The Female Offender

Curriculum Guideline

Effective Date:
Course
Discontinued
No
Course Code
CRIM 3356
Descriptive
The Female Offender
Department
Criminology
Faculty
Humanities & Social Sciences
Credits
3.00
Start Date
End Term
201910
PLAR
No
Semester Length
15
Max Class Size
35
Contact Hours
Lecture: 4 hrs. per week / semester
Method(s) Of Instruction
Lecture
Learning Activities

The course will employ a variety of instructional methods to accomplish its objectives, including some of the following: lectures, seminar presentations, audio visual materials including video, small group discussions, research projects and research papers.

Course Description
This course will examine the female offender by focussing on how women’s criminality is created and responded to, both historically and in the current Canadian context. The connection between women’s victimization and criminality will be highlighted. The significance of patriarchal ideology and the role of social control agencies in the defining and processing of women as offenders will be examined.
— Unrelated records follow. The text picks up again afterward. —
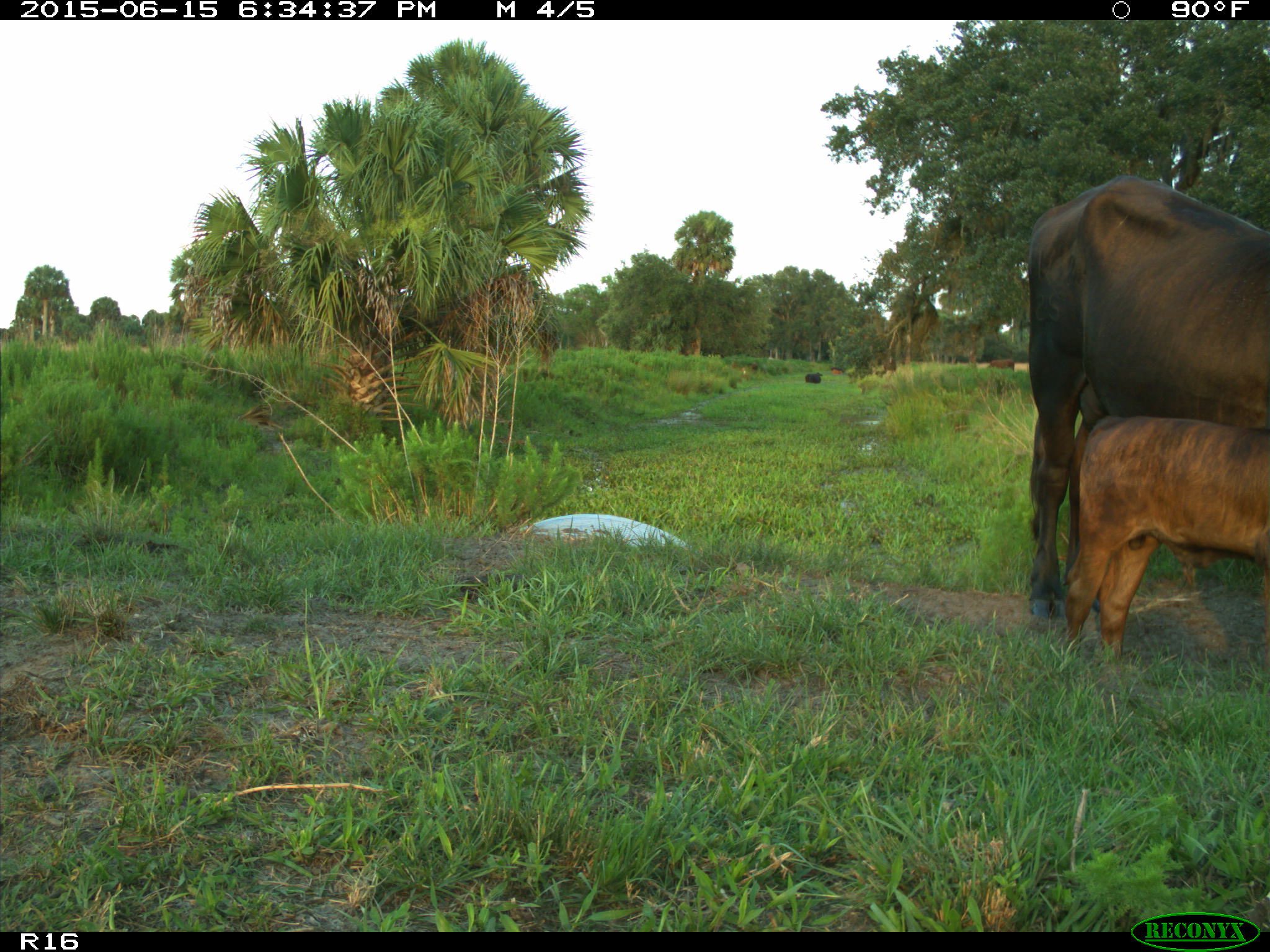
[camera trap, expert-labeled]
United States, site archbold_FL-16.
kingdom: Animalia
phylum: Chordata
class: Mammalia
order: Artiodactyla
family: Bovidae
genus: Bos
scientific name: Bos taurus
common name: domestic cow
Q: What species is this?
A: Bos taurus (domestic cow).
Some of the topics to be considered are: historical subordination, traditional and contemporary criminological explanations (specific emphasis will be given to feminist theories), characteristics of Canada’s female offenders, control and punishment, and strategies for change.
Course Content

 

  1. Women's Historical Subordination
    • The Role of Patriarchal Ideology
      • Early History: 5th to 18th Century
      • Later History
  2. Explanations of Female Criminality
    • Traditional Theories
    • Contemporary Theories:
      • Social-Psychological Theories:
        • Socialization Differences
        • Structural Differences:  Building a Feminist Criminology
  3. The Nature and Extent of Crimes Committed by Canadian Women
    • Conforming Versus Non-Conforming Women
      • "Average" female offender
      • Differences among female offenders
  4. Categories of Female Offenders/Offenses:
    • Property Crime
    • Illegal Drug Involvement
    • Violent Crime
    • Terrorism/The Political Offender
    • Youth Female Offender
    • First Nations Female Offender
  5. Gender, the Courts and the Law
    • Chivalry - Paternalism Thesis
    • Double-Standard Thesis
    • Law as Ideology Thesis
    • The Legal Defences
  6. The Female Offender, Control and Punishment
    • Pre-Trial Diversion and Alternative Measures
    • Women in Custody:
      • Historical Perspectives
      • The Federal Female Offender in Canada
        • "Creating Choices":  Rhetoric or Reality?
        • The needs of imprisoned female offenders and their children.
  7. The Conditional Release Process
    • Release Planning and Parole Decision Making
    • Problems and Recommendations
  8. Strategies for Reform
    • Reforming the Female Offender
    • Reforming Social Control Agencies
    • Reforming Society
Learning Outcomes

At the conclusion of the course the successful student will be able to:

  1. Describe women's role as being socially, politically and economically subordinate.
  2. Critically examine the role of patriarchal ideology in women's subordination and the production of women's criminality.
  3. Discuss the role of social control agencies in processing women's criminality.
  4. Analyze the impact of the broader social, economic and legal spheres that impact on women's criminality.
  5. Critically analyze historical and contemporary explanations of women’s criminal behaviour. 
  6. Describe the nature and extent of women's involvement in criminal activity. 
  7. Analyze the diversity of women’s experiences of justice, as affected by factors such as age, race (for example First Nations women) and social class.
  8. Discuss the legal defences which may be applied in cases where a female offender has committed a crime of violence.
  9. Explain the impact of the criminal justice system on women offenders and their children.
  10. Analyze women's historical experience in prison and discuss contemporary prison reform.
  11. Explain the conditional release process for the female offender.
  12. Evaluate divergent strategies and policies for reform.

Means of Assessment

Evaluation will be based on course objectives and will be carried out in accordance with Douglas College policy.  The instructor will provide a written course outline with specific evaluation criteria at the beginning of the semester.  Evaluation will be based on some of the following:

 

  1. Short Answer Tests
  2. Exams
  3. Oral Presentation
  4. Research Project/Term Paper
  5. Class Participation

 

An example of one possible evaluation scheme would be:

Seminar Attendance and Participation  10%
Term Paper  20%
Debate  10%
Midterm Exam  30%
Final Exam  30%
Total 100%
Textbook Materials

A bibliography of materials/resources and a manual of relevant selected readings will be available.

  • Barker, J. (2009). Women, Crime and the Criminal Justice System. Toronto: Edmond Montgomery Publishing.